(Stored data)

▬▬▬

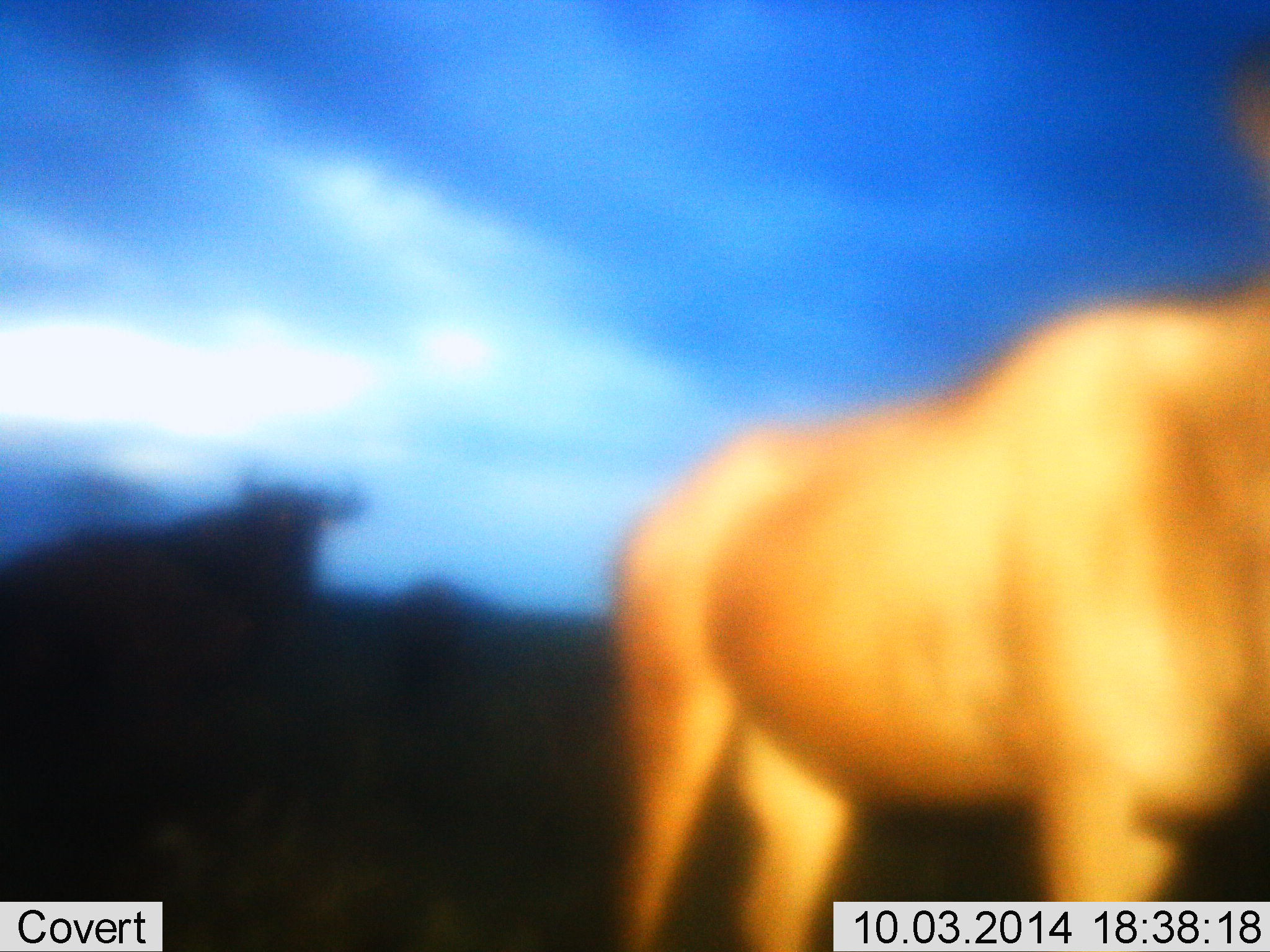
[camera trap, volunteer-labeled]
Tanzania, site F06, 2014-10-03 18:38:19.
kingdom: Animalia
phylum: Chordata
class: Mammalia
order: Artiodactyla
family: Bovidae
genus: Connochaetes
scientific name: Connochaetes taurinus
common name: blue wildebeest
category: wildebeest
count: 2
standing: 83%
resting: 0%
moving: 17%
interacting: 0%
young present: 0%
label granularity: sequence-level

▬▬▬

== Work task ==
Each of the entries above must be output exactly, with none of the pictures.

== Task result ==
[camera trap, volunteer-labeled]
Tanzania, site F06, 2014-10-03 18:38:19.
kingdom: Animalia
phylum: Chordata
class: Mammalia
order: Artiodactyla
family: Bovidae
genus: Connochaetes
scientific name: Connochaetes taurinus
common name: blue wildebeest
category: wildebeest
count: 2
standing: 83%
resting: 0%
moving: 17%
interacting: 0%
young present: 0%
label granularity: sequence-level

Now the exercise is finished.